=== Texto proporcionado ===

Pero hay otra mirada posible de aquel intento de cambio del mundo, la que afectó a sus intervinientes, la que modificó la mentalidad individual de quienes formaron parte de aquellos intentos de cambio. Puede parecer un poco extraño, incluso una cesión absoluta a un sistema tan individualizador como el actual, plantear observar los procesos colectivos desde la individualidad absoluta, a partir de lo que significaron los procesos en cada persona, pero al fin y al cabo lo colectivo es personal y lo personal es colectivo, lo podríamos articular así, aunque no siempre es fácil mantener un mínimo equilibrio entre ambos, entre la persona y la comunidad, parece que siempre uno de los dos acaba afectado cuando domina lo colectivo o se impone la individualidad más absoluta.

Joaquím Jordà logró, no obstante, reflejarlo en dos documentales con veinticinco años de distancia sobre un mismo colectivo de personas. En 1980 presentó un primer documental, Numax presenta, sobre una experiencia de colectivización obrera que llevó a cabo un grupo de trabajadores en una fábrica de electrodomésticos cuyos propietarios pretendían cerrar tras una profunda crisis. Los trabajadores, muchos de ellos militantes en diversas corrientes políticas y sociales provenientes del mayo sesentayochista, otros en cambio sin grandes planteamientos de vida colectiva, decidieron no esperar a que las soluciones vinieran de fuera, de la revolución, del Estado, del propio capital, y se hicieron cargo de la fábrica, al fin y al cabo eran ellos los que sacaban adelante el trabajo, los que conocían realmente los entresijos de la empresa.

=== Los datos ===

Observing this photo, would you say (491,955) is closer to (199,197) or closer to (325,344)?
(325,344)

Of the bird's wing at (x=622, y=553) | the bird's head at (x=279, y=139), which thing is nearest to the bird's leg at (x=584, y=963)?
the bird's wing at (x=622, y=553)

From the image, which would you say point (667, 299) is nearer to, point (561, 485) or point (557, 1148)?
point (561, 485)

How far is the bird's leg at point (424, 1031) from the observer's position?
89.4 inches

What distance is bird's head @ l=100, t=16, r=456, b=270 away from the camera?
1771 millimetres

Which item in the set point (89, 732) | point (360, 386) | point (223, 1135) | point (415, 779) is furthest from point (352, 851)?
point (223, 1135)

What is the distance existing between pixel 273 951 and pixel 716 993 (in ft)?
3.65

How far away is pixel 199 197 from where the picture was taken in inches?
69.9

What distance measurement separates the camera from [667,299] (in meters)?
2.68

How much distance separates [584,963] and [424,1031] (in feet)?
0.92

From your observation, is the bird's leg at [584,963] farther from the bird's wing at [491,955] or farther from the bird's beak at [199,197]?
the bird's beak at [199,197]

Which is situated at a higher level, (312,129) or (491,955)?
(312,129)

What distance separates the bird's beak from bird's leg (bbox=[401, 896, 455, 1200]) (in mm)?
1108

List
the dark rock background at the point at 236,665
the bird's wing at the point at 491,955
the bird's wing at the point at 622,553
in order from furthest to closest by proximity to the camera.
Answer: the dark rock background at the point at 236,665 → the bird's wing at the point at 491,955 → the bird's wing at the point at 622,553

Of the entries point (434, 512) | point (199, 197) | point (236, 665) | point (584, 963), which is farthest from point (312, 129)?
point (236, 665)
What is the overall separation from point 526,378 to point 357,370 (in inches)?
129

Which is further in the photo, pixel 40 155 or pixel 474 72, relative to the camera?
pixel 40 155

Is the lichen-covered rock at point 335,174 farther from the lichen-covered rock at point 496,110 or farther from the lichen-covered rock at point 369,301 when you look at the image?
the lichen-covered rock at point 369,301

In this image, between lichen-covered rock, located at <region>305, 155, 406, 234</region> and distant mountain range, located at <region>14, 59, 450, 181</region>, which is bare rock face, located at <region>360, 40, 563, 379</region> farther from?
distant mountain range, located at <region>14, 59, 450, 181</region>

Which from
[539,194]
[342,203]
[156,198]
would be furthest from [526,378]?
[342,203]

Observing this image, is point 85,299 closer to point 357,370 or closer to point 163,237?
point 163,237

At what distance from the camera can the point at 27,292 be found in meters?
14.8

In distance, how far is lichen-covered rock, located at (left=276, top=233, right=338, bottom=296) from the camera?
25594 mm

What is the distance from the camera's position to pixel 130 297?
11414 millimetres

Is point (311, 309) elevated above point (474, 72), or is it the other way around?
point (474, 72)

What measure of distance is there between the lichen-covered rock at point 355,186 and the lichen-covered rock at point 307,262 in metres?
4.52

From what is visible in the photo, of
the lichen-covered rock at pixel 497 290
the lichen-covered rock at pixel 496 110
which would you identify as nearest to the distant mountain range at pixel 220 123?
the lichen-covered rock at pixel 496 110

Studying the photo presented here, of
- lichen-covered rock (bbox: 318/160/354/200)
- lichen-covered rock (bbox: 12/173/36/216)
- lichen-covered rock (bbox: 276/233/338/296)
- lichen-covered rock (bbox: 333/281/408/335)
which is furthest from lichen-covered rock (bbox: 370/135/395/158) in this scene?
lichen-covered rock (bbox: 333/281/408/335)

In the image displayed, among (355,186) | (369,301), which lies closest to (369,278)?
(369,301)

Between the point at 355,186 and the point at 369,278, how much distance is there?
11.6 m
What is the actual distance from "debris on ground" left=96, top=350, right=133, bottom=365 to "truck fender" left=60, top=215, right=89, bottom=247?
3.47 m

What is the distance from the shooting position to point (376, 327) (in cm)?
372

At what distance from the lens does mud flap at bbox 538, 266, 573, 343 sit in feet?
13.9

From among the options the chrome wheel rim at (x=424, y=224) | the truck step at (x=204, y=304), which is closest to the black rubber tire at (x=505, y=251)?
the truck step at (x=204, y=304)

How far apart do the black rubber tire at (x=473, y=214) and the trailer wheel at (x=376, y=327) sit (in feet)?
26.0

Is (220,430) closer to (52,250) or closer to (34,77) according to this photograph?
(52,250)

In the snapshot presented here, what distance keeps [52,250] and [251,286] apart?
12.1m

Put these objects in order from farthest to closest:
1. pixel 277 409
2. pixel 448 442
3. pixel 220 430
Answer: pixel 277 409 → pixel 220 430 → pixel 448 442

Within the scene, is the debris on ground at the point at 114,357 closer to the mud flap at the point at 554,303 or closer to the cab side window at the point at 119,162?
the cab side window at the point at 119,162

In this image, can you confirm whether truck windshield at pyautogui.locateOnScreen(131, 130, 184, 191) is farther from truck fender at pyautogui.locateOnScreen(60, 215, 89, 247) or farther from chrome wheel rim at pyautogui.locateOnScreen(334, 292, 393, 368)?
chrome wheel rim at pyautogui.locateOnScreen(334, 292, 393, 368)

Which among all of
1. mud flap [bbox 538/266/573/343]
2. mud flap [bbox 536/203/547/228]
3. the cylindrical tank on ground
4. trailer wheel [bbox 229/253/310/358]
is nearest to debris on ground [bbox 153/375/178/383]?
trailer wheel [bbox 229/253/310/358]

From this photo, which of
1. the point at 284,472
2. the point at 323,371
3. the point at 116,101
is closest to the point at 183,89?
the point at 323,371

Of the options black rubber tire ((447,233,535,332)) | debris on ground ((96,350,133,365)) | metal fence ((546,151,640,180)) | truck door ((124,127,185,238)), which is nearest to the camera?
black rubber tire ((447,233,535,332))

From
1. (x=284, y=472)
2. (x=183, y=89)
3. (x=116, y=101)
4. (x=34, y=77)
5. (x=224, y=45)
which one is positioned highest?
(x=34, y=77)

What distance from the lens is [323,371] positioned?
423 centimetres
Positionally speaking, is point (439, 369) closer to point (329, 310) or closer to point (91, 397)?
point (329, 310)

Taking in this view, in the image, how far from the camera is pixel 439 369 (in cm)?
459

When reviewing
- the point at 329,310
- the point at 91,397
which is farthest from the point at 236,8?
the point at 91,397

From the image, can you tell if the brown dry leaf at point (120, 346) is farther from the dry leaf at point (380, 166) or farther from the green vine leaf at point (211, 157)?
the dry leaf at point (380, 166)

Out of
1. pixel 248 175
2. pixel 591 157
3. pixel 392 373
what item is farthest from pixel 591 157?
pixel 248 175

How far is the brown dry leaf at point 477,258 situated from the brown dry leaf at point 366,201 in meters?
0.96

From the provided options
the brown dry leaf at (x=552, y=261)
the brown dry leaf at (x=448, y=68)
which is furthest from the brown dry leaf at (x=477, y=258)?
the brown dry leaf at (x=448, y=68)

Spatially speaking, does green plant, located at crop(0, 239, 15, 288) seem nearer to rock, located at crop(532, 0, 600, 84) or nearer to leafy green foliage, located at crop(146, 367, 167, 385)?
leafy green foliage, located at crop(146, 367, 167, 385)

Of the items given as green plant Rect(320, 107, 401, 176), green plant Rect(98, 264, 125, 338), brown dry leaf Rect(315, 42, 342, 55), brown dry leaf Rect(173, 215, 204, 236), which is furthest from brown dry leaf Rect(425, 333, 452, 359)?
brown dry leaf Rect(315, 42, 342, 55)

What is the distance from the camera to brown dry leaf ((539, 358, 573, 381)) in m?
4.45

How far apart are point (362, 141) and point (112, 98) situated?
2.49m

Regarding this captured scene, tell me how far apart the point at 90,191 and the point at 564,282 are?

===

Enunciado
Según el texto sobre los documentales de Jordà, ¿de qué instancias decidieron los trabajadores no esperar las soluciones? Enuméralas todas.

Resultado
De la revolución, del Estado y del propio capital.